LIM kinase-1 selectively promotes glycoprotein Ib-IX-mediated TXA2 synthesis, platelet activation, and thrombosis.

Current antithrombotic drugs have an adverse effect on bleeding, highlighting the need for new molecular targets for developing antithrombotic drugs that minimally affect hemostasis. Here we show that LIMK1(-/-) mice have defective arterial thrombosis in vivo but do not differ from wild-type mice with respect to bleeding time. LIMK1(-/-) mice show a selective defect in platelet activation induced through the von Willebrand Factor (VWF) receptor, the glycoprotein Ib-IX-V complex (GPIb-IX), but not by GPIb-IX-independent platelet agonists.
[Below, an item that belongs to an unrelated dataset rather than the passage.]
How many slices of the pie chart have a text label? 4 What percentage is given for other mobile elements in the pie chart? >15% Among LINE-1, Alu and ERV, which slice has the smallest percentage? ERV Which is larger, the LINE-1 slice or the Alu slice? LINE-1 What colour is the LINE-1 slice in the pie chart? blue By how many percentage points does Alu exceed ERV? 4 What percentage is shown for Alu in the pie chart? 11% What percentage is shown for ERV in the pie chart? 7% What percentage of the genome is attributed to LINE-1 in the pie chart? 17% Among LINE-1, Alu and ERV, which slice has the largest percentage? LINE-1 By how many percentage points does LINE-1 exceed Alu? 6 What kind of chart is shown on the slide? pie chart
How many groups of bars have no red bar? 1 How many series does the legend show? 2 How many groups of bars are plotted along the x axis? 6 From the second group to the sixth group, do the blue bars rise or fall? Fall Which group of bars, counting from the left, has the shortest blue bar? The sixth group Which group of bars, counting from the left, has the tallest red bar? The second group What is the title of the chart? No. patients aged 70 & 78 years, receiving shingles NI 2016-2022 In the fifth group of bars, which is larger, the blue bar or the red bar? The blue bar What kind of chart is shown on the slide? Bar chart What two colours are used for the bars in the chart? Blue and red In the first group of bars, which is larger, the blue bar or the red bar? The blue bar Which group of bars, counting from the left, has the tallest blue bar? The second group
In fact, LIMK1(-/-) platelets show an enhanced reaction to certain GPIb-IX-independent agonists. The defect of LIMK1(-/-) platelets in GPIb-IX-mediated platelet activation is attributed to a selective inhibition in VWF/GPIb-IX-induced phosphorylation of cytosolic phospholipase A2 (cPLA2) and consequent thromboxane A2 (TXA2) production. Supplementing a TXA2 analog, U46619, corrected the defect of LIMK1(-/-) platelets in VWF-induced stable platelet adhesion. Although LIMK1(-/-) platelets also showed reduced actin polymerization after GPIb-IX-mediated platelet aggregation, actin polymerization inhibitors did not reduce TXA2 generation, but rather accelerated platelet aggregation, suggesting that the role of LIMK1 in GPIb-mediated platelet activation is independent of actin polymerization. Thus, LIMK1 plays a novel role in selectively mediating GPIb-IX-dependent TXA2 synthesis and thrombosis and represents a potential target for developing antithrombotic drugs with minimal bleeding side effect.